* AIM OF THE TASK
In the text about ginger below, how many green cardamoms does the ginger tea recipe call for?

* TEXT SECTION
********************

A little bit about ginger...
Ginger is a popular aromatic and pungent spice. It can be used fresh, dried, powdered, or as an oil or juice. It is sometimes added to processed foods and cosmetics and it is also a very common ingredient in recipes.
This is what fresh and ground ginger looks like:
Regarding the benefits of Ginger, I will try not to bore you with all the detailed explanations of these, there are countless sources on the internet that can provide you with everything you need to know about ginger. I will try and keep it to why I always have ginger in my fridge and why I try to use it as much as possible in my day to day life, whether it be in my cooking, home remidies or my drinks, which I will get to later!
My Top 5 Reasons Why I Love Ginger
It is high in Gingerol (a natural oil), which makes it a powerful anti-inflammatory and antioxidant, which is great for cleansing the body of any impurities. Its warming and healing benefits are also great when there is a nip in the air.
Ginger clears the ‘microcirculatory channels’ of the body, including the clearing your sinuses that can flare up seasonally or during colder months. Perfect for when you need to get rid of throat and nose congestion.
Speeds Up Digestion
Ginger helps to speed up the emptying of the stomach, which can be beneficial for people with indigestion or related stomach discomfort.
Immune Boosting Properties
Ginger cannot only be warming on a cold day, but can help promote healthy sweating, which is often useful during colds and flus. A good sweat may do a lot more than simply assist detoxification.
Assists in Weight Loss
I tend to focus on eating well and exercising regularly for a healthy lifestyle, rather than letting the scales dictate too much, but ginger can help with weight loss. When used in conjunction with other therapies, ginger helps by stabilising blood sugar levels and diminishing your appetite, which can make cutting calories a little easier.
Ginger Tea Recipe
What you will need:
Medium Sized Saucepan
Pestle and Mortar (optional)
2x Pouring Jugs
2x Mugs of Water
1x Mugs of Milk
1x Thumb of Ginger
4x Green Cardamoms
1x English Teabag
1. Place saucepan on the hob with medium/high heat. Grab one of your mugs and fill twice with water and pour into the saucepan and let the water come to a boil.
2. Thinly slice the ginger (don’t worry about removing the skin) and throw the ginger and Cardamoms into the pestle and mortar and gently bash until the ginger has loosened its fibres and the cardamoms have opened (try not to bash into a pulp as all the gingery juicy goodness is required to soak in the water). If you don’t have a pestle and mortar, just dice the ginger and peal open the cardamoms.

********************

* DATA EXCERPTS

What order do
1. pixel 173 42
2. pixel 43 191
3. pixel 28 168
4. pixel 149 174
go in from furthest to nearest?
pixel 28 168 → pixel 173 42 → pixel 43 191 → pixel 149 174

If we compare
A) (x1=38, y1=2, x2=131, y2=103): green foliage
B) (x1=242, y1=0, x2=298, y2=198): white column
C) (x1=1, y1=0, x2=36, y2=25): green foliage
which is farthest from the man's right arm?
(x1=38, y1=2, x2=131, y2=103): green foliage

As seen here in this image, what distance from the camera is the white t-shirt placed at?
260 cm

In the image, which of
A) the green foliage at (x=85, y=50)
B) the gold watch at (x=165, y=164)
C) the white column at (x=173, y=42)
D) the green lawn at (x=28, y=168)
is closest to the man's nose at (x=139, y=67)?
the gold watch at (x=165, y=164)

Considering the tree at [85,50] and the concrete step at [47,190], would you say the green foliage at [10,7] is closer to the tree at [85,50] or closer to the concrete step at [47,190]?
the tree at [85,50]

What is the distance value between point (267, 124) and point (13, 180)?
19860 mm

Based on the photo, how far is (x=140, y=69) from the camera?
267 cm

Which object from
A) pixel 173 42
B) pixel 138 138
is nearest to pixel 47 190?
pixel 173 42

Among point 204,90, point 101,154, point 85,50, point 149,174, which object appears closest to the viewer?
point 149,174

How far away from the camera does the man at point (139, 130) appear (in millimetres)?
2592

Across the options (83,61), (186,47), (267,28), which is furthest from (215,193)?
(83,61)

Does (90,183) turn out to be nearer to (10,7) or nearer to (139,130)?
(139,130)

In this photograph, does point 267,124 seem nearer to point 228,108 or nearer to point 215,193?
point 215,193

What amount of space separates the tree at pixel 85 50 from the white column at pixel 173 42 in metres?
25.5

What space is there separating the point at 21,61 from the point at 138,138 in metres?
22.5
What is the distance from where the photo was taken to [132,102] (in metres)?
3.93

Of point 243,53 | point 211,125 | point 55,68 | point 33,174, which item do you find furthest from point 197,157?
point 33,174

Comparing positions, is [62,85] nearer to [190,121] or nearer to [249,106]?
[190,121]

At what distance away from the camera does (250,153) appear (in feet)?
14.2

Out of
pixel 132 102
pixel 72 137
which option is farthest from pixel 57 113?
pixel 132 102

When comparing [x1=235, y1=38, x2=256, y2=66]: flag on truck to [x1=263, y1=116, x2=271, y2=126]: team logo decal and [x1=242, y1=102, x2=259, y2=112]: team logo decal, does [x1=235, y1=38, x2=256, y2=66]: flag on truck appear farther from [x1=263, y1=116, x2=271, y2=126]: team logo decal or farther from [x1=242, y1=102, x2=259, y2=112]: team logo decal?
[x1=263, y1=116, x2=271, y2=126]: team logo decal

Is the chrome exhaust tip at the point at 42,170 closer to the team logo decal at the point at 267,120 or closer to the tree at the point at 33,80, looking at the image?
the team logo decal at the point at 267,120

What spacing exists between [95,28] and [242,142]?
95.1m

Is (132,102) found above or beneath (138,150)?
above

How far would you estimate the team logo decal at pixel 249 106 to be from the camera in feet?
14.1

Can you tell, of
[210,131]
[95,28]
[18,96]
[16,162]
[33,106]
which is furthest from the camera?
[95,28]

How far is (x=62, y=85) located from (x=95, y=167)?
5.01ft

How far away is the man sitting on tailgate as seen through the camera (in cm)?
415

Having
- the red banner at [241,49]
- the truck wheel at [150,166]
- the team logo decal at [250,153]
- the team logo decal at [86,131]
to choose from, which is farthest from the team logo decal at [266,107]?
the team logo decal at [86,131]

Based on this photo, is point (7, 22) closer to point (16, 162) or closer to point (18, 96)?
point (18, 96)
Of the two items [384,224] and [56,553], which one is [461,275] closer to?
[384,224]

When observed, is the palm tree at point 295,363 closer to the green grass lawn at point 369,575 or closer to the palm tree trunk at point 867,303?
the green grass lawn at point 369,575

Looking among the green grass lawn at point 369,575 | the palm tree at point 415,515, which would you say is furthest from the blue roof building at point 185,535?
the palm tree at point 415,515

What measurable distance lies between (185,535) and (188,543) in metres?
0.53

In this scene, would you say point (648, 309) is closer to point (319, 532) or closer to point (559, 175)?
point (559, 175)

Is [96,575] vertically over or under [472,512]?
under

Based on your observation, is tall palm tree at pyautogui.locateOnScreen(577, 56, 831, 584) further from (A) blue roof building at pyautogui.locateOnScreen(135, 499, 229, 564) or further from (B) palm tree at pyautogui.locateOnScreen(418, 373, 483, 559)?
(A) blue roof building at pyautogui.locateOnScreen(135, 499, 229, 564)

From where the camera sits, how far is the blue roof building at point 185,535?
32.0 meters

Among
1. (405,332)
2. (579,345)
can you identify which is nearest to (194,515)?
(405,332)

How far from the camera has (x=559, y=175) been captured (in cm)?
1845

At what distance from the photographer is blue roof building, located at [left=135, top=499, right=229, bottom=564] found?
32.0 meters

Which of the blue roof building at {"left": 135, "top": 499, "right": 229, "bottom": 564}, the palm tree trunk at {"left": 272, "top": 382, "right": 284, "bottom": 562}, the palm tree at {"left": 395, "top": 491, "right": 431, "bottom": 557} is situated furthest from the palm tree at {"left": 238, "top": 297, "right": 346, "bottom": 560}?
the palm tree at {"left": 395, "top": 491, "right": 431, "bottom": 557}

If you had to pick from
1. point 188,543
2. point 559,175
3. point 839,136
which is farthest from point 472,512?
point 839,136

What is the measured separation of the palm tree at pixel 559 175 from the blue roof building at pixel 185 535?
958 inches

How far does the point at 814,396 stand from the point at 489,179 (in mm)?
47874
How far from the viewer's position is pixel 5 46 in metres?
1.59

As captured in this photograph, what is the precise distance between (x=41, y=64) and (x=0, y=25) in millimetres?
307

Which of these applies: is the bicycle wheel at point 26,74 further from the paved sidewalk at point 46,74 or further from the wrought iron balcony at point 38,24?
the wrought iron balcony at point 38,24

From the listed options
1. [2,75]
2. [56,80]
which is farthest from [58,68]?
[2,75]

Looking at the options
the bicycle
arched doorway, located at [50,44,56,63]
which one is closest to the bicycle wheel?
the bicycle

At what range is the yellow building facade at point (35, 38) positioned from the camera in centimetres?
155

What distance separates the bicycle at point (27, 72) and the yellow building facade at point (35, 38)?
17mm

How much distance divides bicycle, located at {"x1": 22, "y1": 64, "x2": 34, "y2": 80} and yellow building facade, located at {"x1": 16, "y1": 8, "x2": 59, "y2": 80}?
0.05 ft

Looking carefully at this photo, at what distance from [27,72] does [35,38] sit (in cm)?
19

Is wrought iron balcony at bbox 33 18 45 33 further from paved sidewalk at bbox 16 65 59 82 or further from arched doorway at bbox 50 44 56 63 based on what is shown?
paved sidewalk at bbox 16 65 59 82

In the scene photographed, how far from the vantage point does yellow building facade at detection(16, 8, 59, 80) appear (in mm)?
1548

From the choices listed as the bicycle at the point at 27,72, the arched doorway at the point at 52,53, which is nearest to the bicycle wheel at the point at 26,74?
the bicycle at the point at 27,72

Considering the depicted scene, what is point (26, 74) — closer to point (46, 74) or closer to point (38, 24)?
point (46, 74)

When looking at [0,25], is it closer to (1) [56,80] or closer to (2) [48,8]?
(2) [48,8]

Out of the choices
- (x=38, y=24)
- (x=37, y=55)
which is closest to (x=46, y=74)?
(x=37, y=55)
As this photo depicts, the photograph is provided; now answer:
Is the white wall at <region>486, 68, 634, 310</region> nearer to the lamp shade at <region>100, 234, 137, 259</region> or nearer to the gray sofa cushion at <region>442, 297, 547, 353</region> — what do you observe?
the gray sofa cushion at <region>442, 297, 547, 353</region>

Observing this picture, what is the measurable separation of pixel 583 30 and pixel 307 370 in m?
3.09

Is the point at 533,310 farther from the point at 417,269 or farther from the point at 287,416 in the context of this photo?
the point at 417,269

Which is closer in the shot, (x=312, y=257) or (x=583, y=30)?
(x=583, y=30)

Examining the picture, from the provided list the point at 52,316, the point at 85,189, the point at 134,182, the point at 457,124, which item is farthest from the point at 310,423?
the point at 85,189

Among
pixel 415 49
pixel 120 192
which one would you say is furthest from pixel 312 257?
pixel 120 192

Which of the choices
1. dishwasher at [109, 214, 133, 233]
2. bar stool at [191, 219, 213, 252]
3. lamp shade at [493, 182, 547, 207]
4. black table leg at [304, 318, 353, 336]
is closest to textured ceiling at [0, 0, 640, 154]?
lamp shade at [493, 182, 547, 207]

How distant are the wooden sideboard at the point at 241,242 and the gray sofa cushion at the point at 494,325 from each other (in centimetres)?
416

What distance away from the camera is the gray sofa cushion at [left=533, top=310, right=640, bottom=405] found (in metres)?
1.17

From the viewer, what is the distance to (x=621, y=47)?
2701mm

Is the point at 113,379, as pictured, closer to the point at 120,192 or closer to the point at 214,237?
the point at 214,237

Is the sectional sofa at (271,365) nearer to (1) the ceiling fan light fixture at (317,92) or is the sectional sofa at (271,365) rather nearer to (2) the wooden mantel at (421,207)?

********************

* WRITTEN SOLUTION
Four green cardamoms.